PICRUSt2 (Phylogenetic Investigation of Communities by Reconstruction of Unobserved States) is software that predicts functional abundances from marker gene sequences. It typically focuses on gene families like KEGG orthologs and Enzyme Classification numbers, but can predict any trait.

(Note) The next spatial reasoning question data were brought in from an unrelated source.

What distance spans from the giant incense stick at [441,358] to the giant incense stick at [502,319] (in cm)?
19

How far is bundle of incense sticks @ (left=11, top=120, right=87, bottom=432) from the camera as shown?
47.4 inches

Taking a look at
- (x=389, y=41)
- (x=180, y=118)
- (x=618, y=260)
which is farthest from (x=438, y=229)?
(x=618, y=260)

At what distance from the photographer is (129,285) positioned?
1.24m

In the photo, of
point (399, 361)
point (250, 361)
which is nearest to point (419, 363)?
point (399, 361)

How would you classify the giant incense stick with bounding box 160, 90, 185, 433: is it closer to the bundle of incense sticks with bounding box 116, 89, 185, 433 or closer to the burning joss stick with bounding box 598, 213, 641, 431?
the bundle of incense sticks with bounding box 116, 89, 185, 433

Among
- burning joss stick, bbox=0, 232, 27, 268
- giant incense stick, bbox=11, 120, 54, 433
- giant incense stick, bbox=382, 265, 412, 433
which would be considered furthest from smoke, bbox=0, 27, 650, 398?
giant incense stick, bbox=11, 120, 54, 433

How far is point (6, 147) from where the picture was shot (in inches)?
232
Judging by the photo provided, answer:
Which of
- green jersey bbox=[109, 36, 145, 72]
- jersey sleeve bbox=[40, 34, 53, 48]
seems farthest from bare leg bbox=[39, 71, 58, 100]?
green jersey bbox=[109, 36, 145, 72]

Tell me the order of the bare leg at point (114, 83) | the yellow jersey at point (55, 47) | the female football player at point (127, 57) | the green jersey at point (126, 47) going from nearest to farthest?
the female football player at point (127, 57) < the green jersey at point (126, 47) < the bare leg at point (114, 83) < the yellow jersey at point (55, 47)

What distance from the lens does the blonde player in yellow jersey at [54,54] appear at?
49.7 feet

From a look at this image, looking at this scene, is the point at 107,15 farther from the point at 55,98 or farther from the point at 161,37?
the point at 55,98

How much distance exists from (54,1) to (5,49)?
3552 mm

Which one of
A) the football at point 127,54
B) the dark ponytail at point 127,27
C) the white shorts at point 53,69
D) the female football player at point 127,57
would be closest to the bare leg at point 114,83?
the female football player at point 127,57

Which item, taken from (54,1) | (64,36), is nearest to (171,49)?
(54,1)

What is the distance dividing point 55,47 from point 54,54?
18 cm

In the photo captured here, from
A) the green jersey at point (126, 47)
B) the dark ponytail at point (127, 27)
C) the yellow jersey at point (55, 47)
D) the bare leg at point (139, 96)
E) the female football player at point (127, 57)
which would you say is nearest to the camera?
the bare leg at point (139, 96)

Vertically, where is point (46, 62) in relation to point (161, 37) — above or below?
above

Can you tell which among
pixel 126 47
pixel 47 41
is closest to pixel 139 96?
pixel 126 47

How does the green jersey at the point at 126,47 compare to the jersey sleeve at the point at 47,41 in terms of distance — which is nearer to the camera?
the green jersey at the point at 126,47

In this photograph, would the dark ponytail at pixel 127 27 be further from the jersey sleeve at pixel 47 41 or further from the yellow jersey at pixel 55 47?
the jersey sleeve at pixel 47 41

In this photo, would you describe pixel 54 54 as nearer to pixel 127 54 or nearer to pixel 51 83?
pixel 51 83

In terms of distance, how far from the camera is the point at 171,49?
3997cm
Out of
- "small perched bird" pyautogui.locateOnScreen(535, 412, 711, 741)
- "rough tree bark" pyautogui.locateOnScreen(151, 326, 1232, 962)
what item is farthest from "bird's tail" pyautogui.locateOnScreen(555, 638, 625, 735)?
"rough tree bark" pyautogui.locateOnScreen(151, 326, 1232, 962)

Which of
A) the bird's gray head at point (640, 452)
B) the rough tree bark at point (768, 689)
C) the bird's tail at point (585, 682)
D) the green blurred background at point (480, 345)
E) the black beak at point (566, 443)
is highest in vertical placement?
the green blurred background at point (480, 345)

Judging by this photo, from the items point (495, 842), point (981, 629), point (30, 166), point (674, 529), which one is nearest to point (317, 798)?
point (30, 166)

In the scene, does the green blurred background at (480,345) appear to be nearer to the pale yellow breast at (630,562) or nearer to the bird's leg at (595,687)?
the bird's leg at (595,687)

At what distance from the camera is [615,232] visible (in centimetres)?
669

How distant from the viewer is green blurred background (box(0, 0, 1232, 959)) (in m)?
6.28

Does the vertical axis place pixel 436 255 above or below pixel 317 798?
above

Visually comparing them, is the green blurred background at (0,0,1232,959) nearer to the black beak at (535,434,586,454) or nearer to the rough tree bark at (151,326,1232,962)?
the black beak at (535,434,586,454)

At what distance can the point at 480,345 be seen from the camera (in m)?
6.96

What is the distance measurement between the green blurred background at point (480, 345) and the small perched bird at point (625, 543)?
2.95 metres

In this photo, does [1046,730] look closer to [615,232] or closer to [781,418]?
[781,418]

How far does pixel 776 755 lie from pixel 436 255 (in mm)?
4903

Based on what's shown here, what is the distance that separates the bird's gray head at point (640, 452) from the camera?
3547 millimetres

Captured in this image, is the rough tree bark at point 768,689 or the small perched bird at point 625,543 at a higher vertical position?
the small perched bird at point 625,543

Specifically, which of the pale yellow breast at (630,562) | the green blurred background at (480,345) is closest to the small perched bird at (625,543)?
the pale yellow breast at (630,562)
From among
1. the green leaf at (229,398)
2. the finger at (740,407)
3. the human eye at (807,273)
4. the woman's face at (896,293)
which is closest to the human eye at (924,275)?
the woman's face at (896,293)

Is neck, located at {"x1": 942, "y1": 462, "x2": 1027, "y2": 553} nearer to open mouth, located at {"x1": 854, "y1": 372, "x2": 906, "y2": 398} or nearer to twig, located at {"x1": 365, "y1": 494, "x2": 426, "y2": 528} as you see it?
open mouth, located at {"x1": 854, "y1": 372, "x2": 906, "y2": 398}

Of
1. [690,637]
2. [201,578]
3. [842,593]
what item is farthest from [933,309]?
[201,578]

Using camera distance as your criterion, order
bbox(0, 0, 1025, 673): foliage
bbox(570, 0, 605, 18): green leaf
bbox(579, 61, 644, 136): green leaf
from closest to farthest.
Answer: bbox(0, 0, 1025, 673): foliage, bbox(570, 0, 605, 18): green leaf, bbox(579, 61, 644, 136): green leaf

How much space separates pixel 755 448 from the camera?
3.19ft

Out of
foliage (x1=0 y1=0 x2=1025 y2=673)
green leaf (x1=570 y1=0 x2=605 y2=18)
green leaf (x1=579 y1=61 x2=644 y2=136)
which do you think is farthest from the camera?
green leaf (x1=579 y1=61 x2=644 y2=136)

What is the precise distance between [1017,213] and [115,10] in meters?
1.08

While commonly used with 16S rRNA data, it also supports other marker genes.
The example data is from an article already published link and were sediment core samples that were collected from three zones of mangrove ecosystem: Basin, Fringe and Impaired. The samples were taken during two seasonal conditions, dry and flood seasons, at three sediment depths: surface, mid-layer, and deeper sediment layers, to assess the impact of degradation level or zone, seasonal variation, and sediment depth on microbial communities.
First, load the rbims package.
The function to use that information is read_picrust2
.
This function can parse the information of the KO, EC and pathways data
from picrust2. The KEGG analysis is just possible if KO table is
used.
KO_picrust2_profile <- read_picrust2("../inst/extdata/KO_metagenome_out/KO_pred_metagenome_unstrat.tsv", database = "KO", profile = T)
The database
argument will parse the database. In
this example, I will explore the KO output.
The output format is chosen with the profile
argument. When profile = T, a wide output is
obtained.
The write
argument saves the formatted table
generated in .tsv extension. When write = F gives you
the output but not saves the table in your current directory.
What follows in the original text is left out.